⟨
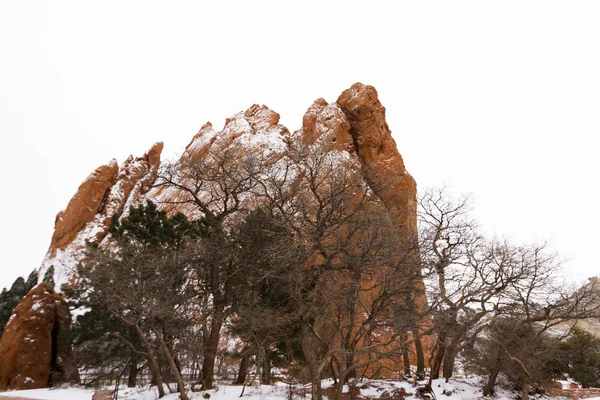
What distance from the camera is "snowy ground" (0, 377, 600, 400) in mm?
14726

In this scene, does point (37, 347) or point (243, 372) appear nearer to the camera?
point (243, 372)

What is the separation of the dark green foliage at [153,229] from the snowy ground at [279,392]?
6.51m

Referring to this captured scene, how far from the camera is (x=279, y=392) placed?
15.6 metres

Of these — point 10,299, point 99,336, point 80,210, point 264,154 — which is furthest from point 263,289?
point 80,210

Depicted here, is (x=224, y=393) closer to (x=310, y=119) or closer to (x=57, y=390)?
(x=57, y=390)

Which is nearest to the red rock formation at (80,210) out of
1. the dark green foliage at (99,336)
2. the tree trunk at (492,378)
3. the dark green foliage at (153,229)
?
the dark green foliage at (99,336)

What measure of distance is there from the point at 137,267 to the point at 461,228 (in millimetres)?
16179

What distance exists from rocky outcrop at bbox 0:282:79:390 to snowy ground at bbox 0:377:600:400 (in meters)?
2.49

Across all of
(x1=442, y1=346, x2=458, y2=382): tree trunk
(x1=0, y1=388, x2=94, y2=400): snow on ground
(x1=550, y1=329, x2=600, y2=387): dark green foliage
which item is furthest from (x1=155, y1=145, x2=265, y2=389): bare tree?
(x1=550, y1=329, x2=600, y2=387): dark green foliage

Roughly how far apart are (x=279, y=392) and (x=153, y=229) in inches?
373

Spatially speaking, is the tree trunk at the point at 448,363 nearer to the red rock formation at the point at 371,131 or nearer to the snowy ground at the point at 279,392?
the snowy ground at the point at 279,392

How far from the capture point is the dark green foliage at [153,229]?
1798 cm

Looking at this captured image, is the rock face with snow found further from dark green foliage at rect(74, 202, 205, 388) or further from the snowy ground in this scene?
the snowy ground

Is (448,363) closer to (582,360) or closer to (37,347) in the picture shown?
(582,360)
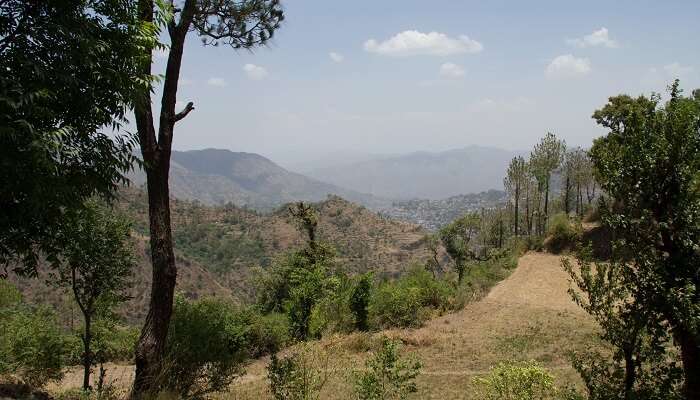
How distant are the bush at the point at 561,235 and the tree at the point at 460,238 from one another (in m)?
7.48

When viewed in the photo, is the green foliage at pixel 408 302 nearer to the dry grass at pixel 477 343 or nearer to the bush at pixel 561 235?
the dry grass at pixel 477 343

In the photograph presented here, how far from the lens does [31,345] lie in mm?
16469

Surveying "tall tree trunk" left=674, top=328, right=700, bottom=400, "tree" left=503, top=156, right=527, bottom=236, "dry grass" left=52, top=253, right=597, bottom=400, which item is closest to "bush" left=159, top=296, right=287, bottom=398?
"dry grass" left=52, top=253, right=597, bottom=400

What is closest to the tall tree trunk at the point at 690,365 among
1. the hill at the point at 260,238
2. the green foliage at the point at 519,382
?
the green foliage at the point at 519,382

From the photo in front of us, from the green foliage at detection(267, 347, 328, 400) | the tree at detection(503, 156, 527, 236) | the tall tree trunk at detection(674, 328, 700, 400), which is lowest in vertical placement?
the green foliage at detection(267, 347, 328, 400)

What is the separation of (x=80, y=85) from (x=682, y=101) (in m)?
7.54

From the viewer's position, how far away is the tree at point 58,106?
432 centimetres

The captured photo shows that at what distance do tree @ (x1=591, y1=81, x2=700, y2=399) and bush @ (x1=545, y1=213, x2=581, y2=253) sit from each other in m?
24.8

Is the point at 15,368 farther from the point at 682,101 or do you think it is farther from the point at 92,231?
the point at 682,101

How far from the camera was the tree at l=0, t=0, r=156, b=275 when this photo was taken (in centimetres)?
432

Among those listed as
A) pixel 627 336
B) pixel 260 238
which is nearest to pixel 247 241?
pixel 260 238

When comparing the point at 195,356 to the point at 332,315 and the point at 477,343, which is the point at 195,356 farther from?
the point at 332,315

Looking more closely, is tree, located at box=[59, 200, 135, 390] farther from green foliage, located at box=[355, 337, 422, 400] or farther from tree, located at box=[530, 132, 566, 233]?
tree, located at box=[530, 132, 566, 233]

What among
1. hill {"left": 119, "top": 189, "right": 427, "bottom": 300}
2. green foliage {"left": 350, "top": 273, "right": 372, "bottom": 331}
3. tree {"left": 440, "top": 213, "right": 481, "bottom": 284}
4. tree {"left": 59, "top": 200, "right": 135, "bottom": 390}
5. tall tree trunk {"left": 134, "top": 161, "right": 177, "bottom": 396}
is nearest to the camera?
tall tree trunk {"left": 134, "top": 161, "right": 177, "bottom": 396}
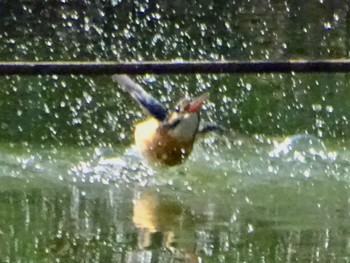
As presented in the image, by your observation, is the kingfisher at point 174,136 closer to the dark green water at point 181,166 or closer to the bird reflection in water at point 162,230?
the dark green water at point 181,166

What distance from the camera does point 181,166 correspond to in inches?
200

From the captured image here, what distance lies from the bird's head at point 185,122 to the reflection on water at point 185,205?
147 mm

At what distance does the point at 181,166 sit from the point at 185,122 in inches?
8.2

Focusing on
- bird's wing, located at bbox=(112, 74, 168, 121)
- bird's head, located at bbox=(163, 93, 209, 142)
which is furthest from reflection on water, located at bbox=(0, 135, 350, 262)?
bird's wing, located at bbox=(112, 74, 168, 121)

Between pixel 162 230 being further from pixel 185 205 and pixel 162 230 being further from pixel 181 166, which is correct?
pixel 181 166

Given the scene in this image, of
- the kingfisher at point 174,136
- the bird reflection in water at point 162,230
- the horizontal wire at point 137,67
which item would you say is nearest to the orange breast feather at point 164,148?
the kingfisher at point 174,136

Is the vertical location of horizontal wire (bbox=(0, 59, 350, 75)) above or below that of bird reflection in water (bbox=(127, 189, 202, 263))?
above

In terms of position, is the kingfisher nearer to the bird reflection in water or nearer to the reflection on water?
the reflection on water

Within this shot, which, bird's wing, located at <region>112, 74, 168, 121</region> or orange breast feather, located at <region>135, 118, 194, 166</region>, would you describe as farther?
bird's wing, located at <region>112, 74, 168, 121</region>

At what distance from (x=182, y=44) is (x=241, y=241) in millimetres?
4942

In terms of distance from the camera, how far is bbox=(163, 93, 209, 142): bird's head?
16.5 feet

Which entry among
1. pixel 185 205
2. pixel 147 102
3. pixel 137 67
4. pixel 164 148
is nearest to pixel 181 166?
pixel 164 148

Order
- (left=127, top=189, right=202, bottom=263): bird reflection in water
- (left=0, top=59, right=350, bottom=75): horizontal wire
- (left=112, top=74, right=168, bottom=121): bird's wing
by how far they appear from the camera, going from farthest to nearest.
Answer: (left=112, top=74, right=168, bottom=121): bird's wing < (left=127, top=189, right=202, bottom=263): bird reflection in water < (left=0, top=59, right=350, bottom=75): horizontal wire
⟩
SET TASK → Render the material above as a JSON list of strings, one string per line, omitting blank lines and leaving out the pictures.

SOLUTION →
[
  "What distance from the camera is \"snowy ground\" (0, 377, 600, 400) in mm?",
  "14726",
  "In this scene, does point (37, 347) or point (243, 372) appear nearer to the camera?",
  "point (243, 372)",
  "What is the separation of the dark green foliage at [153,229] from the snowy ground at [279,392]?",
  "6.51m",
  "Referring to this captured scene, how far from the camera is (x=279, y=392) placed?",
  "15.6 metres",
  "Of these — point 10,299, point 99,336, point 80,210, point 264,154 — which is furthest from point 263,289?",
  "point 80,210",
  "Depicted here, is (x=224, y=393) closer to (x=310, y=119) or closer to (x=57, y=390)?",
  "(x=57, y=390)",
  "Which is nearest to the red rock formation at (80,210) out of",
  "1. the dark green foliage at (99,336)",
  "2. the tree trunk at (492,378)",
  "3. the dark green foliage at (153,229)",
  "?",
  "the dark green foliage at (99,336)",
  "What measure of distance is there from the point at 137,267 to the point at 461,228 (in millimetres)?",
  "16179",
  "What distance exists from rocky outcrop at bbox 0:282:79:390 to snowy ground at bbox 0:377:600:400 (in meters)?",
  "2.49",
  "Across all of",
  "(x1=442, y1=346, x2=458, y2=382): tree trunk",
  "(x1=0, y1=388, x2=94, y2=400): snow on ground",
  "(x1=550, y1=329, x2=600, y2=387): dark green foliage",
  "which item is furthest from (x1=155, y1=145, x2=265, y2=389): bare tree?",
  "(x1=550, y1=329, x2=600, y2=387): dark green foliage",
  "Roughly how far apart are (x=279, y=392) and (x=153, y=229) in inches?",
  "373",
  "Spatially speaking, is the tree trunk at the point at 448,363 nearer to the red rock formation at the point at 371,131 or nearer to the snowy ground at the point at 279,392?",
  "the snowy ground at the point at 279,392",
  "How far from the capture point is the dark green foliage at [153,229]?",
  "1798 cm",
  "Looking at this captured image, is the rock face with snow found further from dark green foliage at rect(74, 202, 205, 388) or further from the snowy ground in this scene?",
  "the snowy ground",
  "Is (448,363) closer to (582,360) or closer to (37,347) in the picture shown?",
  "(582,360)",
  "How distant are the bush at the point at 561,235 and the tree at the point at 460,238 from one another (in m)?",
  "7.48",
  "When viewed in the photo, is the green foliage at pixel 408 302 nearer to the dry grass at pixel 477 343 or nearer to the bush at pixel 561 235?",
  "the dry grass at pixel 477 343",
  "In the photograph presented here, how far from the lens does [31,345] lie in mm?",
  "16469",
  "Surveying \"tall tree trunk\" left=674, top=328, right=700, bottom=400, \"tree\" left=503, top=156, right=527, bottom=236, \"dry grass\" left=52, top=253, right=597, bottom=400, which item is closest to \"bush\" left=159, top=296, right=287, bottom=398?",
  "\"dry grass\" left=52, top=253, right=597, bottom=400",
  "What is closest to the tall tree trunk at the point at 690,365 among",
  "1. the hill at the point at 260,238",
  "2. the green foliage at the point at 519,382",
  "?",
  "the green foliage at the point at 519,382",
  "From the photo in front of us, from the green foliage at detection(267, 347, 328, 400) | the tree at detection(503, 156, 527, 236) | the tall tree trunk at detection(674, 328, 700, 400), which is lowest in vertical placement?",
  "the green foliage at detection(267, 347, 328, 400)",
  "What is the separation of (x=80, y=85) from (x=682, y=101) (in m)?",
  "7.54",
  "From the viewer's position, how far away is the tree at point 58,106?",
  "432 centimetres",
  "The captured photo shows that at what distance do tree @ (x1=591, y1=81, x2=700, y2=399) and bush @ (x1=545, y1=213, x2=581, y2=253) sit from each other in m?",
  "24.8",
  "Is the point at 15,368 farther from the point at 682,101 or do you think it is farther from the point at 92,231?",
  "the point at 682,101",
  "How far from the camera was the tree at l=0, t=0, r=156, b=275 when this photo was taken (in centimetres)?",
  "432",
  "Among those listed as",
  "A) pixel 627 336",
  "B) pixel 260 238",
  "which is nearest to pixel 247 241?",
  "pixel 260 238",
  "When comparing the point at 195,356 to the point at 332,315 and the point at 477,343, which is the point at 195,356 farther from?",
  "the point at 332,315",
  "Looking more closely, is tree, located at box=[59, 200, 135, 390] farther from green foliage, located at box=[355, 337, 422, 400] or farther from tree, located at box=[530, 132, 566, 233]?",
  "tree, located at box=[530, 132, 566, 233]",
  "What among",
  "1. hill {\"left\": 119, \"top\": 189, \"right\": 427, \"bottom\": 300}",
  "2. green foliage {\"left\": 350, \"top\": 273, \"right\": 372, \"bottom\": 331}",
  "3. tree {\"left\": 440, \"top\": 213, \"right\": 481, \"bottom\": 284}",
  "4. tree {\"left\": 59, \"top\": 200, \"right\": 135, \"bottom\": 390}",
  "5. tall tree trunk {\"left\": 134, \"top\": 161, \"right\": 177, \"bottom\": 396}",
  "is nearest to the camera?",
  "tall tree trunk {\"left\": 134, \"top\": 161, \"right\": 177, \"bottom\": 396}",
  "As presented in the image, by your observation, is the kingfisher at point 174,136 closer to the dark green water at point 181,166 or closer to the bird reflection in water at point 162,230?",
  "the dark green water at point 181,166",
  "What distance from the camera does point 181,166 correspond to in inches?",
  "200",
  "From the captured image here, what distance lies from the bird's head at point 185,122 to the reflection on water at point 185,205?",
  "147 mm",
  "At what distance does the point at 181,166 sit from the point at 185,122 in inches?",
  "8.2",
  "Focusing on",
  "- bird's wing, located at bbox=(112, 74, 168, 121)",
  "- bird's head, located at bbox=(163, 93, 209, 142)",
  "which is furthest from reflection on water, located at bbox=(0, 135, 350, 262)?",
  "bird's wing, located at bbox=(112, 74, 168, 121)",
  "Between pixel 162 230 being further from pixel 185 205 and pixel 162 230 being further from pixel 181 166, which is correct?",
  "pixel 181 166",
  "Given the scene in this image, of",
  "- the kingfisher at point 174,136",
  "- the bird reflection in water at point 162,230",
  "- the horizontal wire at point 137,67",
  "which item would you say is nearest to the orange breast feather at point 164,148?",
  "the kingfisher at point 174,136",
  "Is the vertical location of horizontal wire (bbox=(0, 59, 350, 75)) above or below that of bird reflection in water (bbox=(127, 189, 202, 263))?",
  "above",
  "In terms of position, is the kingfisher nearer to the bird reflection in water or nearer to the reflection on water?",
  "the reflection on water",
  "Within this shot, which, bird's wing, located at <region>112, 74, 168, 121</region> or orange breast feather, located at <region>135, 118, 194, 166</region>, would you describe as farther?",
  "bird's wing, located at <region>112, 74, 168, 121</region>",
  "At what distance from (x=182, y=44) is (x=241, y=241) in millimetres?",
  "4942",
  "In terms of distance from the camera, how far is bbox=(163, 93, 209, 142): bird's head?",
  "16.5 feet",
  "Which entry among",
  "1. pixel 185 205",
  "2. pixel 147 102",
  "3. pixel 137 67",
  "4. pixel 164 148",
  "is nearest to pixel 181 166?",
  "pixel 164 148",
  "Order",
  "- (left=127, top=189, right=202, bottom=263): bird reflection in water",
  "- (left=0, top=59, right=350, bottom=75): horizontal wire",
  "- (left=112, top=74, right=168, bottom=121): bird's wing",
  "by how far they appear from the camera, going from farthest to nearest.",
  "Answer: (left=112, top=74, right=168, bottom=121): bird's wing < (left=127, top=189, right=202, bottom=263): bird reflection in water < (left=0, top=59, right=350, bottom=75): horizontal wire"
]